** START OF Records to use **

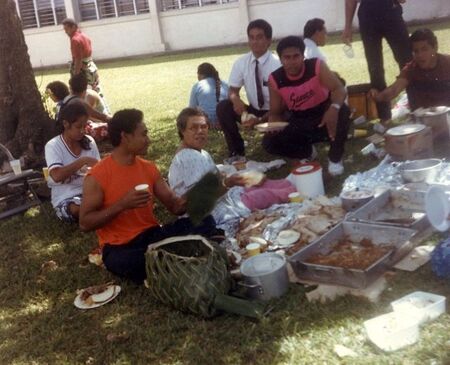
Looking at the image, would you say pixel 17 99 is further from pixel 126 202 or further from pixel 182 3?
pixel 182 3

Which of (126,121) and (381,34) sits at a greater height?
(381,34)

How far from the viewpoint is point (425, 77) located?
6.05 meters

** END OF Records to use **
** START OF Records to use **

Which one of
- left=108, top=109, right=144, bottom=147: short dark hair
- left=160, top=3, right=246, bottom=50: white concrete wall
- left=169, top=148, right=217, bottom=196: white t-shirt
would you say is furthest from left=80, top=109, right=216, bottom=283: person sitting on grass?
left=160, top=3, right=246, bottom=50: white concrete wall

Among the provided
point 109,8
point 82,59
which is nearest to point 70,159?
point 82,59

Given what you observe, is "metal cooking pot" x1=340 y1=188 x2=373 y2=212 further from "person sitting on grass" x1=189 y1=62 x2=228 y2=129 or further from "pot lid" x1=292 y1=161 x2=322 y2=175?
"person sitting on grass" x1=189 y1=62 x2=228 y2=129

** END OF Records to use **

## Required work
Rewrite everything from the line containing "Looking at the" down to the line containing "6.05 meters", replacing "viewpoint" with "camera" and leaving all else unchanged.

## Written solution
Looking at the image, would you say pixel 17 99 is further from pixel 126 202 or further from pixel 182 3?
pixel 182 3

Which of (126,121) and (381,34) sits at a greater height?
(381,34)

How far from the camera is point (425, 77) located?
6.05 meters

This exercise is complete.